Tuesday, August 6, 2013

QUESTION GOD: BE PREPARED FOR THE ANSWER

Harold, Tom’s soon to be father-in-law,  said “Son, you’re a better man than I was at your age. Back in my day things were different. When my wife tricked me into pregnancy I was stuck with her for the rest of my life. Of course it turned out alright, but still. When a woman got pregnant the man felt compelled to stay and make the best of it. These days things have changed. Men leave when they want to. They aren't sticking around to hear some woman nag. The last thing they want is to be controlled. Yep, now the men leave. Some are goofs about it, but most ‘real men’ pay their support and get equal visiting rights of the children. I kinda like how things have changed. Lets the women know to sit back and shut up… kinda like in my dad’s days when women had to respect her man... or else.
So Tom, that’s why I gotta hand it to ya. You are a good man. You’re staying with my daughter, and even after she admitted to not taking that birth control pill. By the way, that trickery thing was my wife’s idea. Heard the two of them concocting the whole thing as I was watching the football game, and I remember because I had to tell them to shut their mouths. The Bills were on- I don’t think they’ll do too good in the playoffs this season. Anyway son, like I said, you’re a real man. I take my hat off to you. Shoot, I take my hat off to ya and I’ll give it to ya. I thought for sure you would be gone after she confessed to tricking you into pregnancy. Man I tell ya, if that happened to me these days I’d leave in a heartbeat. I can’t stand a lying woman. My wife is still a liar, always spending my money and hiding her own income. When I catch her wasting my cash she flat out lies about it.”

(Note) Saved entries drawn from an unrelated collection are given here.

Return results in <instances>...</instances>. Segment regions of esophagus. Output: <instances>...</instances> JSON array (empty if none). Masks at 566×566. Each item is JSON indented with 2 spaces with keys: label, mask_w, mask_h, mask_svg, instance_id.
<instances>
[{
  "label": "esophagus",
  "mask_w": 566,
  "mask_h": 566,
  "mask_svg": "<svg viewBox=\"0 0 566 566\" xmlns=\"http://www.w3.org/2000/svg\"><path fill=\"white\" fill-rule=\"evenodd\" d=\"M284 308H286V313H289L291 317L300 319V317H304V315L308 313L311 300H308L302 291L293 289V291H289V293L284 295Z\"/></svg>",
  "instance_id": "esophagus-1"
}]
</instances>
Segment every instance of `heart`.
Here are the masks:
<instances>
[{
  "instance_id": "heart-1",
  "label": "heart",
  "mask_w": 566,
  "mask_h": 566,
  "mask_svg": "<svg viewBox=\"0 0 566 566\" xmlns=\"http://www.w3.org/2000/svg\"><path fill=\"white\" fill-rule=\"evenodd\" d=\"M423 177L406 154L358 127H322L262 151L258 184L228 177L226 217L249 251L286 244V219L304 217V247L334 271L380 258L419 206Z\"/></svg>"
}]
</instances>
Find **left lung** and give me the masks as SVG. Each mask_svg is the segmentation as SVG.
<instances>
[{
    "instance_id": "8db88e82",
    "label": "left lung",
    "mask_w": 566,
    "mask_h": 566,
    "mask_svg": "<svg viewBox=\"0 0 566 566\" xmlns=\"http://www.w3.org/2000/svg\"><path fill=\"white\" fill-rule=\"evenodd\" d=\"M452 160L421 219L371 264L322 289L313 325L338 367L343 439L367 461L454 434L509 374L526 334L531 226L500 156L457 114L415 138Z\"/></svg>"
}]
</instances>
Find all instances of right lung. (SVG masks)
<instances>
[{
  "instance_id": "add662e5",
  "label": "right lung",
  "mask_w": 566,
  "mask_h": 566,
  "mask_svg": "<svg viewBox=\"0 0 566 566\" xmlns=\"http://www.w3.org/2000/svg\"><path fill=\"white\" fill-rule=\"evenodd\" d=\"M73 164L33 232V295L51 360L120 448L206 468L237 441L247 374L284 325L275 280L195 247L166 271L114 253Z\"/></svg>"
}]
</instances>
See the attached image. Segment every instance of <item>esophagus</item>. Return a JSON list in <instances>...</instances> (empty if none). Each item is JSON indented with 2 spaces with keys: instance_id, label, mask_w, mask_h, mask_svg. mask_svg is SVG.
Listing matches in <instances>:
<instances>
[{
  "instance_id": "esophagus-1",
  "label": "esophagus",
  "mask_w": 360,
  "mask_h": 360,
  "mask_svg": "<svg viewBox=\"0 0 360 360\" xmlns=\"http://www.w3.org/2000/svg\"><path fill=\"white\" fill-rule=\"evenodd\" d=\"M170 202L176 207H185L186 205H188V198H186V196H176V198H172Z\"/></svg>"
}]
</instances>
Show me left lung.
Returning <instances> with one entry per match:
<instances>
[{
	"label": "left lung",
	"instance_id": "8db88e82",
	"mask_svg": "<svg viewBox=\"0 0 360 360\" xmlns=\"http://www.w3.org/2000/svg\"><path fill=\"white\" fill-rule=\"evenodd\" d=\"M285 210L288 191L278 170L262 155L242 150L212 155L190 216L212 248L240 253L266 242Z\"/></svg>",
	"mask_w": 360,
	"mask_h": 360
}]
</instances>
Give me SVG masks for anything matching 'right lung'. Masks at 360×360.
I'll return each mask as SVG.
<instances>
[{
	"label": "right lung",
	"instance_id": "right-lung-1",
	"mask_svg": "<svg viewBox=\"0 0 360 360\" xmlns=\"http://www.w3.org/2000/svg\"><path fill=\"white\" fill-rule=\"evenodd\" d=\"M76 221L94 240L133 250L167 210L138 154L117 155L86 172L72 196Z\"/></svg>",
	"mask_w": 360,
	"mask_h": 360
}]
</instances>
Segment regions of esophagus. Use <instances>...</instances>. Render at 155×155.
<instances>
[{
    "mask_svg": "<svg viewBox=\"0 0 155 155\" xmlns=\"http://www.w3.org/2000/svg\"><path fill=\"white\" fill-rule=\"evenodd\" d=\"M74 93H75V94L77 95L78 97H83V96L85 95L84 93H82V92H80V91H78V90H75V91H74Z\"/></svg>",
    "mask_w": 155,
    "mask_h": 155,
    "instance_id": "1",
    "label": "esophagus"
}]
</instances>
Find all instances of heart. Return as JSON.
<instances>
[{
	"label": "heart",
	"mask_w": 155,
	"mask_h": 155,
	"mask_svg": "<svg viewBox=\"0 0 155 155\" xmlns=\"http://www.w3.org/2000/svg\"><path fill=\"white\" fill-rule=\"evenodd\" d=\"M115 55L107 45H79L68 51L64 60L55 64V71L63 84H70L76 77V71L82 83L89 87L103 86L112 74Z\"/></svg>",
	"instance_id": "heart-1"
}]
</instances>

Tom was speechless at what he was hearing. 
He had no clue he was tricked by his girlfriend.  “What do you mean she didn't take the pill? She was on the pill but it stopped working.”








“You mean to tell me she didn't admit it to you yet? She’s a liar too, just like her mother. She told me she told you. Her and I got into a little dispute two weeks ago. I felt right sorry for ya and I told her it was only right that she tells you the truth and gives you the option to stay or go. You’re a good man and you deserve to choose what you want. She musta told me she told you to shut me up! Well I don’t feel bad at all for letting the truth out. She should'na lied to me and said she told you. Now her own lies backfired. Looks good on her.“

“Harold, I saw her take the pill every morning when she woke up. I saw her. I handed the package to her a few times.”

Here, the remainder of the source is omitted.